Critics also cite the PhP 350 fee for an RFID tag sticker to be another burdensome cost that motorists would have to shoulder, aside from the regular motor vehicle registration fees.
However, Yugatech cites some potential advantages of this scheme, which includes ease of paying fines for traffic violations, faster registration renewal, and as a crime deterrent. Some other possible applications were raised, too, such as integration of e-Pass and even parking passes, which could be a great convenience to those who line up every day at the tollways.
RFID is a short-range wireless communications technology that lets a tagged device emit a weak signal that can be read by a scanner. The tag contains a pre-set amount of information that can be useful in several applications, from inventory management, staff/student identification, asset tracking, mobile payments and the like. An RFID chip usually has a lifespan of several years, and is often inexpensive to produce and acquire (particualrly if en masse).
RFID tags are commonplace in bookstores and libraries, for tracking inventory and preventing theft. These are also used in the logistics industry, for tracking shipments and deliveries.

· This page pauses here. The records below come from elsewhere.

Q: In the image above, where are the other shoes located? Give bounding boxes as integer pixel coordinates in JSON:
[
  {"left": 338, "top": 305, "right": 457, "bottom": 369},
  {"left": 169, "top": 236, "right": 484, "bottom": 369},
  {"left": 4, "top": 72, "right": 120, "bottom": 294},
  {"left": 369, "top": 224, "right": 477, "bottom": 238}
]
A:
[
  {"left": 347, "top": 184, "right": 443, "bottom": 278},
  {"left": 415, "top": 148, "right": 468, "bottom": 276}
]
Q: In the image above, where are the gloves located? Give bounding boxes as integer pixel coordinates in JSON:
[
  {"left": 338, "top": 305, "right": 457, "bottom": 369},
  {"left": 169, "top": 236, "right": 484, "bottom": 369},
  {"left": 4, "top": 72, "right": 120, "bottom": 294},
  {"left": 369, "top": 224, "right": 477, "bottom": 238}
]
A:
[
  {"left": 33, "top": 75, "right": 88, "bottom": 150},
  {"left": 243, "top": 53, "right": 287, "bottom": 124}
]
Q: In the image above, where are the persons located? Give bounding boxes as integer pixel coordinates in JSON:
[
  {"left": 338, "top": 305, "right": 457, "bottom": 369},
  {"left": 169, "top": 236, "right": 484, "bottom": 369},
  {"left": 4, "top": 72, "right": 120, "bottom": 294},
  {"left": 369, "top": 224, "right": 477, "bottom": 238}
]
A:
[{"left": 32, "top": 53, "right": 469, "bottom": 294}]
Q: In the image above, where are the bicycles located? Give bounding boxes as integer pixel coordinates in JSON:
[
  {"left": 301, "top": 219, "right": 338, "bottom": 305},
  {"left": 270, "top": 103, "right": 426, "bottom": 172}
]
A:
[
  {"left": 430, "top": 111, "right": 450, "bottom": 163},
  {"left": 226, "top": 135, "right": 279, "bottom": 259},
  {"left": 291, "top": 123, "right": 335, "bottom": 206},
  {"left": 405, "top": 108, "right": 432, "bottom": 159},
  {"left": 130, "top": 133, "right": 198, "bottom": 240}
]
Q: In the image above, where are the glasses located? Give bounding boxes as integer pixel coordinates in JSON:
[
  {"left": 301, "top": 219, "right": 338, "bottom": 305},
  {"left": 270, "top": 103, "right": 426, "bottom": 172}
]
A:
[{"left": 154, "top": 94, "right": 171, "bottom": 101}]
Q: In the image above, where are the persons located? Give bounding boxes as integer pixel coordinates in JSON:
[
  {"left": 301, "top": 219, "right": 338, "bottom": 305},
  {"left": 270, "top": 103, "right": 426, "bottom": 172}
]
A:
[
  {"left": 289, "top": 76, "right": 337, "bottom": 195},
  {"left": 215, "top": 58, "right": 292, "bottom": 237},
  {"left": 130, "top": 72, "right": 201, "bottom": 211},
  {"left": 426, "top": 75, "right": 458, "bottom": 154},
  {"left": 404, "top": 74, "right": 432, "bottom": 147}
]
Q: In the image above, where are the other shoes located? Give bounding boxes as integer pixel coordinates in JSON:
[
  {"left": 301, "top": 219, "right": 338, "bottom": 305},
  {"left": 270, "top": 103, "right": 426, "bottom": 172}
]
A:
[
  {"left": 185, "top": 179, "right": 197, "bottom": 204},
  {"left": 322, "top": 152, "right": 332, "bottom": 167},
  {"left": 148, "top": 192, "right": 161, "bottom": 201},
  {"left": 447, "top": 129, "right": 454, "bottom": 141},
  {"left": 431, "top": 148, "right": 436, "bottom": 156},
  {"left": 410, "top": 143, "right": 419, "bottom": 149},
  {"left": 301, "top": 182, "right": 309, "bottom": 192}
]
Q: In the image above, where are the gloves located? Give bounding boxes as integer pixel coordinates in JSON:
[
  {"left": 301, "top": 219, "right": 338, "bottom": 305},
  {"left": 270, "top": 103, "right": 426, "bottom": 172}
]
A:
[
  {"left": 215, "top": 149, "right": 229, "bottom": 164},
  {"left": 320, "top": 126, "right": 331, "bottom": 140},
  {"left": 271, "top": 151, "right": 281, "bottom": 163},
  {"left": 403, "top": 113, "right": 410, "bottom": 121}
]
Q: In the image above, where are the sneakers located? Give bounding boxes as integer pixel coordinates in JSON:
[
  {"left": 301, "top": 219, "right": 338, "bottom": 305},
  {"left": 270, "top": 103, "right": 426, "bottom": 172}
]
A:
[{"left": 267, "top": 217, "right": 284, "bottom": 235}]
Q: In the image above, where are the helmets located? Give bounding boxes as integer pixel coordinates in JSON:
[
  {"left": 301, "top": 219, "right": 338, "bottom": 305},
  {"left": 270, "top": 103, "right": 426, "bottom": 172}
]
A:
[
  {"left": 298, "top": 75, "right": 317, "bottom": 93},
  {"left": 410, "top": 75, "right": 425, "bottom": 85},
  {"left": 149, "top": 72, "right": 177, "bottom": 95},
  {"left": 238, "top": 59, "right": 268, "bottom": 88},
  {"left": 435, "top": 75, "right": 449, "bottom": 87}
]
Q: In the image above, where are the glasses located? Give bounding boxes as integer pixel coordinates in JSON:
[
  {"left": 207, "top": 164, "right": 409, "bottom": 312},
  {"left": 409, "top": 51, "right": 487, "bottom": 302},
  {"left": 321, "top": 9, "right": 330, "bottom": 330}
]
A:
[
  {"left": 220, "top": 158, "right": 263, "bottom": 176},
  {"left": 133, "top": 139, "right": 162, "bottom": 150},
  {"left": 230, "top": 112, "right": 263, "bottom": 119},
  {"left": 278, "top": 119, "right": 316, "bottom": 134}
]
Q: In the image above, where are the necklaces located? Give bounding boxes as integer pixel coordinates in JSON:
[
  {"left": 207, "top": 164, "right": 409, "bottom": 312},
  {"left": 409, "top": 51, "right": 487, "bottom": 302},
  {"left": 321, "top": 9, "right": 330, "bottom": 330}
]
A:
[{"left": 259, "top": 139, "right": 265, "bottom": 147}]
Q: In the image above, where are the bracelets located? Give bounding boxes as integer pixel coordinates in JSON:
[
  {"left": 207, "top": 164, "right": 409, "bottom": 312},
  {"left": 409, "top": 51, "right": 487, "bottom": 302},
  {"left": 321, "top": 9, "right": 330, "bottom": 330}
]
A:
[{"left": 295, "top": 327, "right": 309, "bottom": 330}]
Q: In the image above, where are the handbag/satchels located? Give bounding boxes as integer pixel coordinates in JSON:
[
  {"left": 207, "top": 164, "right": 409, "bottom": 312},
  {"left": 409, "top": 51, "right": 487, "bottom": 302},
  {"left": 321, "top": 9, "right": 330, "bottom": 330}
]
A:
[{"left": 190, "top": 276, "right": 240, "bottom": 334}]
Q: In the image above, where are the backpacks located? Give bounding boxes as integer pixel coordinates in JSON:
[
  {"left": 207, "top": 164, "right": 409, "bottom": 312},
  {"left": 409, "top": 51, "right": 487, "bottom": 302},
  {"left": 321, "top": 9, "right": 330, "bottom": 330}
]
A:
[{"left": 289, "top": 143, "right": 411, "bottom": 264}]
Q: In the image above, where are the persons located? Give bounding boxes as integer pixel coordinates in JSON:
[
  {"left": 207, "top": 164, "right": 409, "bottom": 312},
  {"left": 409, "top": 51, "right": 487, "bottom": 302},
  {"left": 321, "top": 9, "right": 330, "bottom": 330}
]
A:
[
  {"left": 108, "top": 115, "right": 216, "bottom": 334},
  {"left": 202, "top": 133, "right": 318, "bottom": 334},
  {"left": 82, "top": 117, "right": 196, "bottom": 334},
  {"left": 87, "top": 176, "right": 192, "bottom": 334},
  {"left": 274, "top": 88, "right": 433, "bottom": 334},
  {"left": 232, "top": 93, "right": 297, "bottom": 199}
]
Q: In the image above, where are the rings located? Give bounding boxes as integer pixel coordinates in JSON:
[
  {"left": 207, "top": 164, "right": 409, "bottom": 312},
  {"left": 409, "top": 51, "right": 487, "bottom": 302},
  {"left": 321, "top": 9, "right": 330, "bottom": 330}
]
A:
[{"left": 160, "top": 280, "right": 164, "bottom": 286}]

RFID could be the solution to the Philippines’ traffic and carnapping woes, especially in the Metro areas. Yes, it might be used as a spying device, but if you don’t really have anything to hide, then you shouldn’t be afraid, right? (I wonder if they will also apprehend you for going out during color-coding days.)
But perhaps political harassment might be a different scenario altogether. And then there are those that say it’s tantamount to being the “sign” of the “beast,” in biblical terms (recall that Cain, in Genesis, was “tagged” in the forehead with a symbol so that everywhere he will be recognized; this sybmolism also appears in Revelations).
Also, if RFID were to be a deterrent from carnapping, what’s to stop the often ingenious carnappers from just removing the tag as they speed away with your car?
Now the question here is how welcome this move will be with the Filipino motoring public. It’s a question of acceptance. In my opinion, our traffic problems go deeper than any technology, innovation or even traffic scheme. It’s an issue rooted in discipline and driving attitude. If everyone were an educated and courteous driver, then all our traffic problems would disappear or at least be easier to manage.